4.3. Results of the Impaction of Water and Dry Matter

The results of the inverted copper ions at different water contents are shown in Figure 6. All of the measured values of water contents are approximately 0.02 g·cm−2. From Figure 6, it can be seen that as the water contents approach the measured values, the inverted values of copper ion contents are closer to the measured values. When the water contents increased from 0.005 g·cm−2 to 0.03 g·cm−2, the inverted results for copper ions decreased by approximately 0.12 μg·cm−2.

We further compare the measured values of copper ion contents and the inverted values at different dry matter contents (see Figure 7). When the dry matter contents increased from 0.001 g·cm−2 to 0.004 g·cm−2, the inverted values of copper ion contents are approximately constant, decreasing by only approximately 0.0037 μg·cm−2.

To illustrate the bias caused by the two variables of water and dry matter, the relative errors of estimated copper ion are shown in Figure 8. The relative errors caused by water are distributed in the 150%–300% region, and the relative errors caused by dry matter are no more than 10%.

All of the data show that the inversion accuracy of the copper ion content is significantly affected by water and less influenced by dry matter. Therefore, the water content must be determined to accurately estimate copper ion. Meanwhile, the less sensitive parameter, dry matter, can be set to a constant value of 0.003 g·cm−2, which is the average value of dry matter in the uncertain region.

4.4. Estimation Results for Water Content

To identify the feasible spectral band for the water content, we plotted the correlation coefficients between the vegetation index and water content under different band combinations using a color image in Figure 9. The correlation coefficients between water content and the vegetation index using a reflectance below 1100 nm are very low, all less than 0.5, while within the 1100–1300 nm range, higher correlation coefficients occur, with a maximum of 0.994, and reflectance of 1149 nm and 1223 nm is selected.

The regression model of the NDWI and water content is shown in Figure 10. A significant linear relationship occurs between water content and the selected vegetation index.
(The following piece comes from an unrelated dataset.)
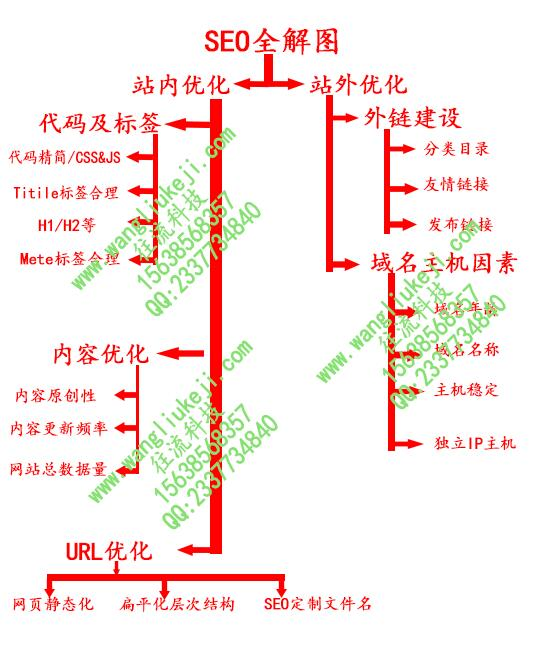 郑州网站优化-郑州SEO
The linear regression model is described as follows: where is the water content and NDWI is the selected vegetation index.

Based on the above analysis, we applied the statistical model to obtain the water content, and the result is shown in Figure 11. The scatter plot of Figure 11(a) indicates that the estimated values of water contents are uniformly distributed on both sides of the 1 : 1 line. The correlation coefficient and RMSE between these data are 0.36 and 0.0028 g·cm−2, respectively. The low correlation coefficient is mainly due to the distribution of water content, which is relatively concentrated and is not sufficiently varied in scope. For example, the average value and RMSE of water contents are 0.021 g·cm−2 and 0.00088 g·cm−2, respectively. The relative errors between the estimated and the measured values of the water contents are shown in Figure 11(b). All of the relative errors are lower than 25%, and approximately 60% of the relative errors are lower than 15%. Therefore, the calculated values of the water contents meet the requirement of improved accuracy for estimating copper ions.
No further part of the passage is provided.